◆ Your task: How many lines of the material contain the word "this"? Reply with the number alone.

◆ Extracted information:
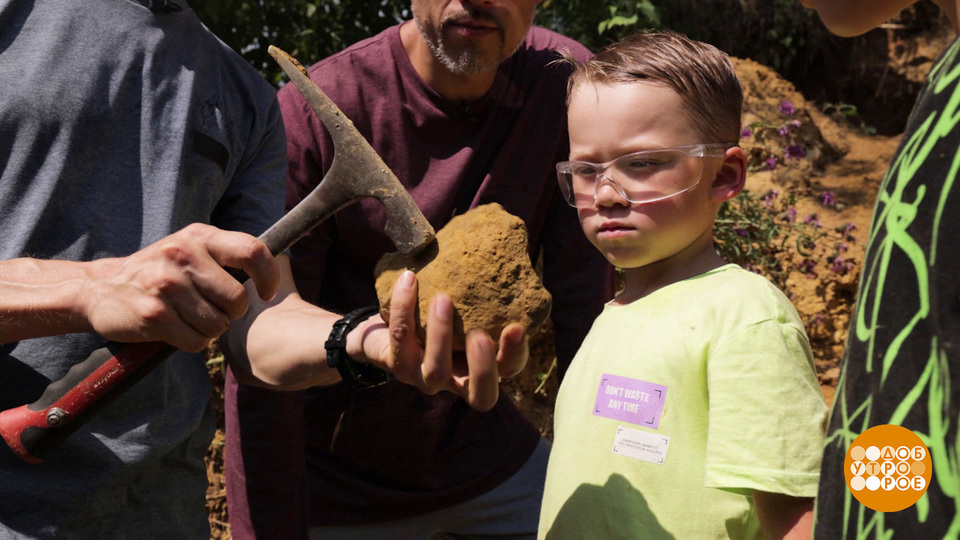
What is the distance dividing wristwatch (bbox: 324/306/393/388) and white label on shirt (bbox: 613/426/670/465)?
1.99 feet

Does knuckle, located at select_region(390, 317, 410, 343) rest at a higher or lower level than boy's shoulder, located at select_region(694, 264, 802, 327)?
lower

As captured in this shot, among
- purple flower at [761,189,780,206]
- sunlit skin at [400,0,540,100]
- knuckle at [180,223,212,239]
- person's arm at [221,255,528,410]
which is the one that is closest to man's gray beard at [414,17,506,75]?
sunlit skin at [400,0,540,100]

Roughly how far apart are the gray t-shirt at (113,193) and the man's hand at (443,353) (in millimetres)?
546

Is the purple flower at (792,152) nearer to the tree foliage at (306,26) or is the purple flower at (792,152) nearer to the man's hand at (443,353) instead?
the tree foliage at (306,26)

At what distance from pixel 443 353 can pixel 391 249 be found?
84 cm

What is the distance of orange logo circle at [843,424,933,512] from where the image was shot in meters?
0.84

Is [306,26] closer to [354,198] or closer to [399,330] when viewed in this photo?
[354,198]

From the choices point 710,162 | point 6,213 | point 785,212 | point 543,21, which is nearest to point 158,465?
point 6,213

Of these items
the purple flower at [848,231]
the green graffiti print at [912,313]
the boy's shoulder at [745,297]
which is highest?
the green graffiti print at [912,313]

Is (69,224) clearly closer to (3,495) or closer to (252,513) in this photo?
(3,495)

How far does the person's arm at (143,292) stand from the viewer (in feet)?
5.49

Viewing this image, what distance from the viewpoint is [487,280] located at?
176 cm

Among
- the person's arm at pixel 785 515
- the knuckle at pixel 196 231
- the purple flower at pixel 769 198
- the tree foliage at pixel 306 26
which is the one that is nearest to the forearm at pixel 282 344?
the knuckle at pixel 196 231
==
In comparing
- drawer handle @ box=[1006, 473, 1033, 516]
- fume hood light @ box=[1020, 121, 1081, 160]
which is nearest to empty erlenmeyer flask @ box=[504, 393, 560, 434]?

◆ Written response: 4